Stronger-than-expected retail sales in June had media outlets using words like “soar” and “surge” to describe the gains reported by retailers who disclose monthly results. While it is probably overstating things to characterize increases of 4.5% at Target, 6.7% at Macy’s and 4.8% as Walgreens as anything other than an “increase,” the hyperbole on the part of the media and analysts can be forgiven because everything is relative, and the numbers are fantastic compared with earlier this year.


The consumer spending climate hasn’t been great of late, and concerns about a double-digit recession were being voiced with increasingly regularity by economic pundits. Consequently, mid-single-digit figures do seem like they are surging or soaring, although it would be more appropriate to reserve those adjectives for when comps hit double digits.


Nevertheless, retailers should enjoy the better-than-expected performance while they can and bear in mind that the U.S. consumer isn’t fully out of the woods, and June spending benefitted from some favorable developments regarding key variables.
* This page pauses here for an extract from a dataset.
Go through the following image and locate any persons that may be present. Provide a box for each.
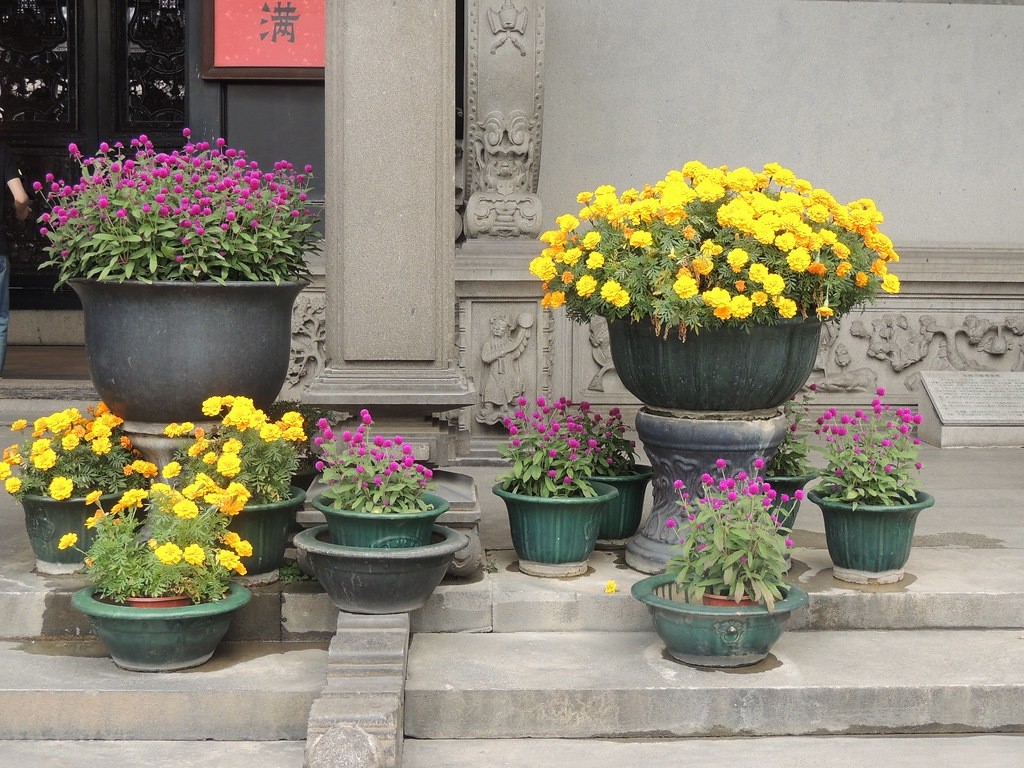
[0,149,33,376]
[480,314,529,418]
First, there was a noticeable pullback in gas prices during June, which meant the pain at the pump was less pronounced and therefore the chilling effect on retail sales that is seen as prices are ascending was diminished. Second, barring some extreme situations of flooding in sparsely populated areas, weather conditions in most parts of the country were ideal from a retail sales standpoint. And third, commodity inflation is causing retailers to pass through price increases, which shoppers are able to withstand, and that benefitted total sales even though unit volumes aren’t expanding.
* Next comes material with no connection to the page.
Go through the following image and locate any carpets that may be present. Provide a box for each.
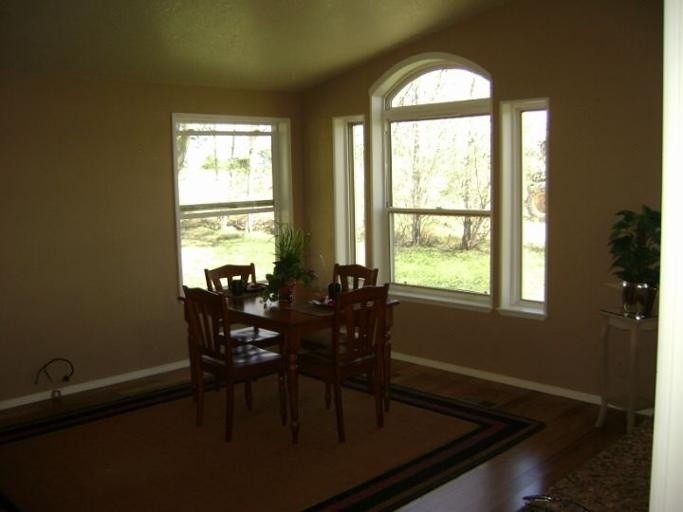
[0,359,544,512]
Had any of these variables be less favorable, retailers wouldn’t be feeling quite as good this week. That just goes to show the tenuous nature of the nation’s economic recovery and the likelihood that it will be a bumpy road the remainder of the year since further declines in gas prices and optimal weather conditions can’t be relied on when formulating same-store sales forecasts. Job growth would be a different story. Any progress on that front during the remainder of the year would produce the type of rising tide of consumer spending that results in a meaningful retail sales growth on a more predictable basis. Throw in further moderation in gas prices and product inflation and then maybe later this year retailers could be looking at a situation where it would be appropriate to use words like “surge” and “soar” to characterize sales growth.